◆ **What the task requires**
Convert the rows into a numbered list, starting at the line that contains "How far does the camera sit from [95,659]?" and running through the final line of the rows, both ends included. Omit blank lines.

◆ **Raw records**
--*--

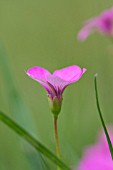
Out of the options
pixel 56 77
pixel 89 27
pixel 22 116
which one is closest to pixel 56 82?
pixel 56 77

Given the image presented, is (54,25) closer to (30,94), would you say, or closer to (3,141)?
(30,94)

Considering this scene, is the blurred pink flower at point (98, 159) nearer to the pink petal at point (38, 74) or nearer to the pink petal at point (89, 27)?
the pink petal at point (38, 74)

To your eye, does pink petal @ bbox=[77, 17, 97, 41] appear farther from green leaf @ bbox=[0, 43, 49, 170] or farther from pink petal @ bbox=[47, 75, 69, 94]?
pink petal @ bbox=[47, 75, 69, 94]

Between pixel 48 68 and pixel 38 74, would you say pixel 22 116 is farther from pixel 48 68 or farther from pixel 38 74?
pixel 48 68

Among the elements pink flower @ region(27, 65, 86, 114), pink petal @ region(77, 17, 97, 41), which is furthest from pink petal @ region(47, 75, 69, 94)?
pink petal @ region(77, 17, 97, 41)

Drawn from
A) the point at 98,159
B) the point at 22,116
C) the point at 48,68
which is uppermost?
the point at 98,159

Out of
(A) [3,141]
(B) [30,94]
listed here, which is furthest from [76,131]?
(B) [30,94]
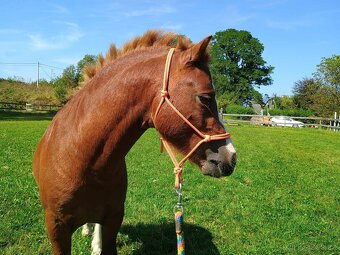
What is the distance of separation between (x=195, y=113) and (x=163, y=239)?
3150 millimetres

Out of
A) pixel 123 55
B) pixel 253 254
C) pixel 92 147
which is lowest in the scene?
pixel 253 254

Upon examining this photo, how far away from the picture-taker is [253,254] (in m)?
4.93

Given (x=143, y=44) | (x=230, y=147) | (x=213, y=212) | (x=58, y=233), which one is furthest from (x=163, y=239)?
(x=143, y=44)

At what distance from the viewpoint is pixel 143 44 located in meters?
3.10

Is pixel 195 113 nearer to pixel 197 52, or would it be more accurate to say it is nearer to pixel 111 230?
pixel 197 52

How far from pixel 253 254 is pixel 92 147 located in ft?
10.2

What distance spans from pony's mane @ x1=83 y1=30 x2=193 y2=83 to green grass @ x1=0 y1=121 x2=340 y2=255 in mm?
2726

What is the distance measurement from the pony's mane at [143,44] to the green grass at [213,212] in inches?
107

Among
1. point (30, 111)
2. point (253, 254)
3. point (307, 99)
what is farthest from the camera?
point (307, 99)

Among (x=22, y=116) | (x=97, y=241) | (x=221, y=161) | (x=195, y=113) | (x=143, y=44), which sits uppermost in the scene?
(x=143, y=44)

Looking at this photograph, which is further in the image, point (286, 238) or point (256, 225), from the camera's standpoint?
point (256, 225)

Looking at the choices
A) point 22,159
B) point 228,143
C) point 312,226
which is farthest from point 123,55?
point 22,159

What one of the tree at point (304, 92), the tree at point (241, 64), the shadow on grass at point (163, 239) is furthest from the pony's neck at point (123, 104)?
the tree at point (241, 64)

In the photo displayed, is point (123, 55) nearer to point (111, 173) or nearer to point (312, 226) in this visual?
point (111, 173)
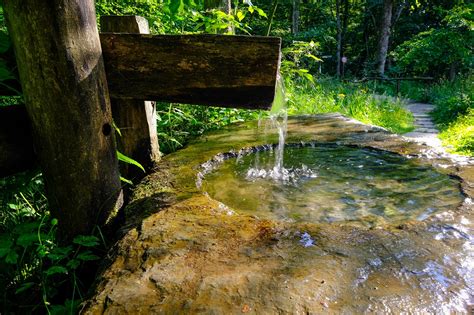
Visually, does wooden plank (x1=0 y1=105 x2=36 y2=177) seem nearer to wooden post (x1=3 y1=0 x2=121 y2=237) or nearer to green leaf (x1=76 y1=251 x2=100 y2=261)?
wooden post (x1=3 y1=0 x2=121 y2=237)

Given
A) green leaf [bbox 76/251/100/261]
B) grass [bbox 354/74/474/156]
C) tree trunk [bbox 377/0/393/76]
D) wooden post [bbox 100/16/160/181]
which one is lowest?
grass [bbox 354/74/474/156]

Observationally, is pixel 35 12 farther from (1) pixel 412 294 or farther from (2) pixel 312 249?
(1) pixel 412 294

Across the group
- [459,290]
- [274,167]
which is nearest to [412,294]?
[459,290]

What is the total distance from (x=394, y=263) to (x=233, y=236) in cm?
70

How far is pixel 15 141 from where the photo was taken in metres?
1.91

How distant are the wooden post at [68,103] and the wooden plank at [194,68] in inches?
7.3

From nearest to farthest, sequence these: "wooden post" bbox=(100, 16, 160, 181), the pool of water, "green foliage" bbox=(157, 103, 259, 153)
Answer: the pool of water < "wooden post" bbox=(100, 16, 160, 181) < "green foliage" bbox=(157, 103, 259, 153)

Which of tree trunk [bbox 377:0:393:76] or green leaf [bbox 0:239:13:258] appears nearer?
green leaf [bbox 0:239:13:258]

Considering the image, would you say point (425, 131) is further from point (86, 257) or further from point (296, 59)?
point (86, 257)

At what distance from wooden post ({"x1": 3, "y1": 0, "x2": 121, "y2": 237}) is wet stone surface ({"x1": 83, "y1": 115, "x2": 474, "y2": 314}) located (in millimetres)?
285

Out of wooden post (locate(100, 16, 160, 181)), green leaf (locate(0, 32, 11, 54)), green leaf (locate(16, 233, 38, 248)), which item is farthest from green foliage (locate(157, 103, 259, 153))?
green leaf (locate(16, 233, 38, 248))

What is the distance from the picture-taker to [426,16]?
19.1 meters

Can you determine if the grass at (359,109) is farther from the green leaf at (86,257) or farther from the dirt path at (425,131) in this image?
the green leaf at (86,257)

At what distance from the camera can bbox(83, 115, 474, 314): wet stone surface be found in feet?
3.96
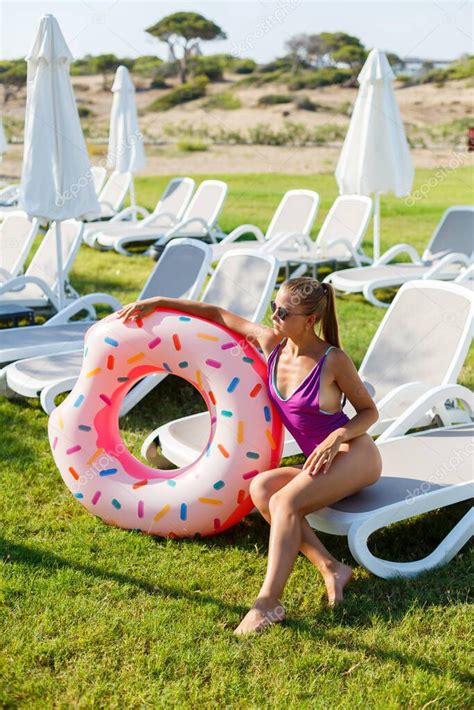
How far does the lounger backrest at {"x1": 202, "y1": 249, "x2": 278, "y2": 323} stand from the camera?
5937 millimetres

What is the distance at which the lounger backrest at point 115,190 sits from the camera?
1516 centimetres

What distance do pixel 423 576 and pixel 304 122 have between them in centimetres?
3634

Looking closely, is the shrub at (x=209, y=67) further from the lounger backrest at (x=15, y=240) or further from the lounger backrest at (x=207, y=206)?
the lounger backrest at (x=15, y=240)

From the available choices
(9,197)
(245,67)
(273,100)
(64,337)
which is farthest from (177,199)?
(245,67)

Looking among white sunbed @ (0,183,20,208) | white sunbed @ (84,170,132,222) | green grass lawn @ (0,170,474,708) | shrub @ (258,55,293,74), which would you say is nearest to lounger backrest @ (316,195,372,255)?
white sunbed @ (84,170,132,222)

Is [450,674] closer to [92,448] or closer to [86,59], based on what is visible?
[92,448]

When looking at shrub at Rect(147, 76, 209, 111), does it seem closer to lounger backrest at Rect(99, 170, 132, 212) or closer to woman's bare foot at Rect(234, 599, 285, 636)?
lounger backrest at Rect(99, 170, 132, 212)

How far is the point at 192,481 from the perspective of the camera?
3.91 metres

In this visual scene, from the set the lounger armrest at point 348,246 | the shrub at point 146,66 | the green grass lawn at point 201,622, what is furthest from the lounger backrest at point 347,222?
the shrub at point 146,66

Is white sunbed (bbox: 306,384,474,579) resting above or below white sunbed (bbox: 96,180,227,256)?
above

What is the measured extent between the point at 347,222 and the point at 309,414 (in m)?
7.32

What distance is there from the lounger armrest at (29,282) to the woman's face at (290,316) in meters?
4.64

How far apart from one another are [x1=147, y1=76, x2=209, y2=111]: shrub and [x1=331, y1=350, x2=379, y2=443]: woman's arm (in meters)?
41.0

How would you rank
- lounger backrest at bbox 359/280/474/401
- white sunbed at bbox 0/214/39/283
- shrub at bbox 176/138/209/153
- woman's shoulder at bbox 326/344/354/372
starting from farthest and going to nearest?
shrub at bbox 176/138/209/153 < white sunbed at bbox 0/214/39/283 < lounger backrest at bbox 359/280/474/401 < woman's shoulder at bbox 326/344/354/372
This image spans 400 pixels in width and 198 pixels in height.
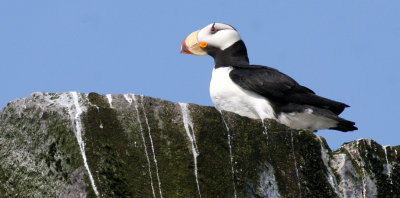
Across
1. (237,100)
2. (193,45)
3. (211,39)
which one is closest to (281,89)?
(237,100)

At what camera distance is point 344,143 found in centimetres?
923

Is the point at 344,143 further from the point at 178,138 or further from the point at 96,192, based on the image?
the point at 96,192

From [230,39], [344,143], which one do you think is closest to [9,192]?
[344,143]

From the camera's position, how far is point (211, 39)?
1119cm

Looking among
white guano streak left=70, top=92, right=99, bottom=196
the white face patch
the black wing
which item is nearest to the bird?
the black wing

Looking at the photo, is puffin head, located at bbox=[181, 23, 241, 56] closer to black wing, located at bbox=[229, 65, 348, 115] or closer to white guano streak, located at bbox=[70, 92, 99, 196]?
black wing, located at bbox=[229, 65, 348, 115]

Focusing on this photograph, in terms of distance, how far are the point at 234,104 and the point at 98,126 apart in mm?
3066

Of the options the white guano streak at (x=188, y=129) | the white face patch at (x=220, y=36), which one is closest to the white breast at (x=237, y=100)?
the white face patch at (x=220, y=36)

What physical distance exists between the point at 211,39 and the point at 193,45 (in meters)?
0.30


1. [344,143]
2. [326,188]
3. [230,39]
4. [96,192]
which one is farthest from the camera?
[230,39]

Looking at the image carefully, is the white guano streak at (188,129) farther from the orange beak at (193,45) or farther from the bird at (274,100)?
the orange beak at (193,45)

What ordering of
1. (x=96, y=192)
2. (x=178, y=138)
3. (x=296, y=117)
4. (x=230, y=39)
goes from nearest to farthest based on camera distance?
(x=96, y=192), (x=178, y=138), (x=296, y=117), (x=230, y=39)

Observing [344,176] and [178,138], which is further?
[344,176]

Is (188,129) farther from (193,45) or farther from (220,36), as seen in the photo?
(193,45)
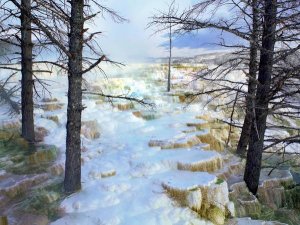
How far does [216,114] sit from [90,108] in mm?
6513

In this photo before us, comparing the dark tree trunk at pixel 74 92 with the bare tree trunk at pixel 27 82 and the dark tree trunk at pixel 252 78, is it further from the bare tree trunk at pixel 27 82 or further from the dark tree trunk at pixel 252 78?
the dark tree trunk at pixel 252 78

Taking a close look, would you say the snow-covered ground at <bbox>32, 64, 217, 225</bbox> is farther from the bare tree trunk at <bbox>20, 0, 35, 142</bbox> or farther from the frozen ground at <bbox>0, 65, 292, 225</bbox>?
the bare tree trunk at <bbox>20, 0, 35, 142</bbox>

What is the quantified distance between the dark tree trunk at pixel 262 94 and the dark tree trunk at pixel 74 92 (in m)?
3.65

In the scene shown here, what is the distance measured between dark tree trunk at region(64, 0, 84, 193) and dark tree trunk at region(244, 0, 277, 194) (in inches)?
144

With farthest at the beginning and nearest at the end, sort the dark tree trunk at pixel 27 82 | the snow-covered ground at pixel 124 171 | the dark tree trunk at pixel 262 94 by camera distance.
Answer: the dark tree trunk at pixel 27 82 < the dark tree trunk at pixel 262 94 < the snow-covered ground at pixel 124 171

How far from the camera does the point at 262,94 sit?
830cm

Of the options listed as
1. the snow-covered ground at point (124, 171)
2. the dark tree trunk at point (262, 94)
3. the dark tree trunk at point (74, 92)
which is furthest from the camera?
the dark tree trunk at point (262, 94)

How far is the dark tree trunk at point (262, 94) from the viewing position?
785 centimetres

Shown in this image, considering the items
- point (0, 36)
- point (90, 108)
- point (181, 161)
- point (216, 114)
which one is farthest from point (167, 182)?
point (216, 114)

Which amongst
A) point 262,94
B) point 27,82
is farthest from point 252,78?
point 27,82

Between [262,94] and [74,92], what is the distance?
407 centimetres

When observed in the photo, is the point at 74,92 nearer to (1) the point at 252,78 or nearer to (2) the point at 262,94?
(1) the point at 252,78

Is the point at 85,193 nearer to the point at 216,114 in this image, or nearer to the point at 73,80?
the point at 73,80

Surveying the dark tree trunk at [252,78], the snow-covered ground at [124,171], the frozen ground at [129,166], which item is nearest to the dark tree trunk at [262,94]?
the dark tree trunk at [252,78]
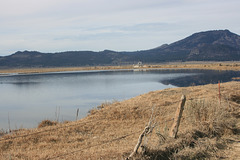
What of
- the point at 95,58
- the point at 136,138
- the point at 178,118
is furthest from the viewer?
the point at 95,58

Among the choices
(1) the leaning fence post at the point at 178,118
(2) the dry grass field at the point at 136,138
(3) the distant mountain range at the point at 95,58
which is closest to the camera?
(2) the dry grass field at the point at 136,138

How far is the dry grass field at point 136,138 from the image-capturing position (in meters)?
6.01

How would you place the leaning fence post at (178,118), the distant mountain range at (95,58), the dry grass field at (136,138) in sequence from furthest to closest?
the distant mountain range at (95,58) < the leaning fence post at (178,118) < the dry grass field at (136,138)

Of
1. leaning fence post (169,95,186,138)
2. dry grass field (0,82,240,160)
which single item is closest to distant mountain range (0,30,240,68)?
dry grass field (0,82,240,160)

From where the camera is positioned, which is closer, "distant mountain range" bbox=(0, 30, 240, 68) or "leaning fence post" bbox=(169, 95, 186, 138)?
"leaning fence post" bbox=(169, 95, 186, 138)

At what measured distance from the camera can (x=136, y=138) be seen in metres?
7.82

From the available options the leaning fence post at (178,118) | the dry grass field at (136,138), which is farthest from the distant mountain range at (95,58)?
the leaning fence post at (178,118)

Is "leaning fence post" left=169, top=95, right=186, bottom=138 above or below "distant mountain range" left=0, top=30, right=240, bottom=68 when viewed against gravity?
below

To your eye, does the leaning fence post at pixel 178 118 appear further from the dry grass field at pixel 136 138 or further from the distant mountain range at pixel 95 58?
the distant mountain range at pixel 95 58

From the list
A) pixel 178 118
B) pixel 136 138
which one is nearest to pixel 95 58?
pixel 136 138

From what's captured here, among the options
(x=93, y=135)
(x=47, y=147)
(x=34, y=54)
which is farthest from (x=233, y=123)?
(x=34, y=54)

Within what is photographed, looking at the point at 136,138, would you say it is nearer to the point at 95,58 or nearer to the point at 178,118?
the point at 178,118

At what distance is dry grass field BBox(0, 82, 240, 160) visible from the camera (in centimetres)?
601

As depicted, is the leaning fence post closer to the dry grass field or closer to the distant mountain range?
the dry grass field
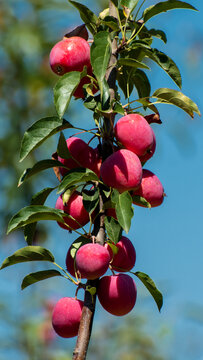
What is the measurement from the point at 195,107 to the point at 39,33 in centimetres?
175

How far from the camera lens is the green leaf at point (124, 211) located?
3.01 ft

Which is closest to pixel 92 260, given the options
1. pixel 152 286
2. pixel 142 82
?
pixel 152 286

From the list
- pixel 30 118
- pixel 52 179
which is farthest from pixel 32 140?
pixel 30 118

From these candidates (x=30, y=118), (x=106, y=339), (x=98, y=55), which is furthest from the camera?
(x=30, y=118)

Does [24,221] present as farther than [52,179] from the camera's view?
No

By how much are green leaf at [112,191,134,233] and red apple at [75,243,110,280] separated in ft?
0.22

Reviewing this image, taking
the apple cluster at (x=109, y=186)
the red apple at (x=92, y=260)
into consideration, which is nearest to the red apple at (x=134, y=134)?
the apple cluster at (x=109, y=186)

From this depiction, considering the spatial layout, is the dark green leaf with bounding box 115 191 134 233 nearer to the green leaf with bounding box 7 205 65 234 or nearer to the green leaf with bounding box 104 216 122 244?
the green leaf with bounding box 104 216 122 244

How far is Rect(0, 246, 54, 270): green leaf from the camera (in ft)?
3.35

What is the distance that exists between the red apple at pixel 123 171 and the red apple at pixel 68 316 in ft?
0.78

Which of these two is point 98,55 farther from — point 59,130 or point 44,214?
point 44,214

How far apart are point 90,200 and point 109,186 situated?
0.05 m

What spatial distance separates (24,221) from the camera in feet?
3.26

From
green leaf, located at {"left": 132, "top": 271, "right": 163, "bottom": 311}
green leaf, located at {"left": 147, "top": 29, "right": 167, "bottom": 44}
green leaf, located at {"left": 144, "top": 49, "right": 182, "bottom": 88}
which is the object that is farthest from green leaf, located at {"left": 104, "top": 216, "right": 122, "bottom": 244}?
green leaf, located at {"left": 147, "top": 29, "right": 167, "bottom": 44}
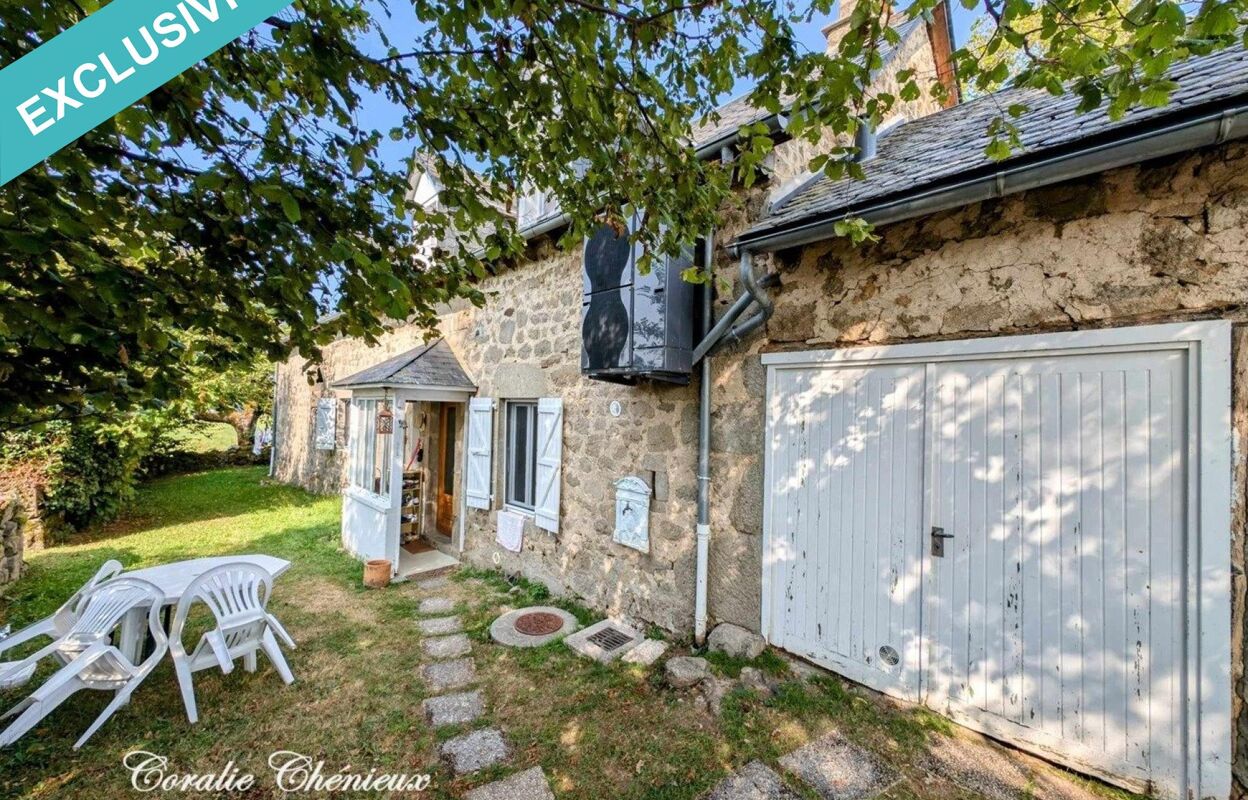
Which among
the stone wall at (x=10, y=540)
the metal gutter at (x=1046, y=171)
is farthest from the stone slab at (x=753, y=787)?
the stone wall at (x=10, y=540)

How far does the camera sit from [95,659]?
3049 millimetres

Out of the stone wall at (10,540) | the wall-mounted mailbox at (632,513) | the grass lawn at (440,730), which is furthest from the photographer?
the stone wall at (10,540)

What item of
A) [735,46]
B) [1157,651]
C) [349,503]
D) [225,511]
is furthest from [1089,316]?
[225,511]

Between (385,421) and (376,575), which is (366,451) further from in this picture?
(376,575)

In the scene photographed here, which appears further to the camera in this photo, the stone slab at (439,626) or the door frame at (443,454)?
the door frame at (443,454)

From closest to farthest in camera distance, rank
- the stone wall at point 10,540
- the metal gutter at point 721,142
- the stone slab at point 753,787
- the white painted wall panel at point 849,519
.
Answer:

--*--

◆ **Task response**
1. How far does the camera sit from [95,659]?
2. 3049 millimetres
3. Out of the stone wall at (10,540) | the wall-mounted mailbox at (632,513) | the grass lawn at (440,730), which is furthest from the photographer?
4. the stone wall at (10,540)
5. What item of
6. A) [735,46]
7. B) [1157,651]
8. C) [349,503]
9. D) [225,511]
10. is furthest from [1089,316]?
11. [225,511]
12. Between (385,421) and (376,575), which is (366,451) further from in this picture?
13. (376,575)
14. In the scene photographed here, which appears further to the camera in this photo, the stone slab at (439,626) or the door frame at (443,454)?
15. the door frame at (443,454)
16. From closest to farthest in camera distance, rank
17. - the stone wall at point 10,540
18. - the metal gutter at point 721,142
19. - the stone slab at point 753,787
20. - the white painted wall panel at point 849,519
21. .
22. Answer:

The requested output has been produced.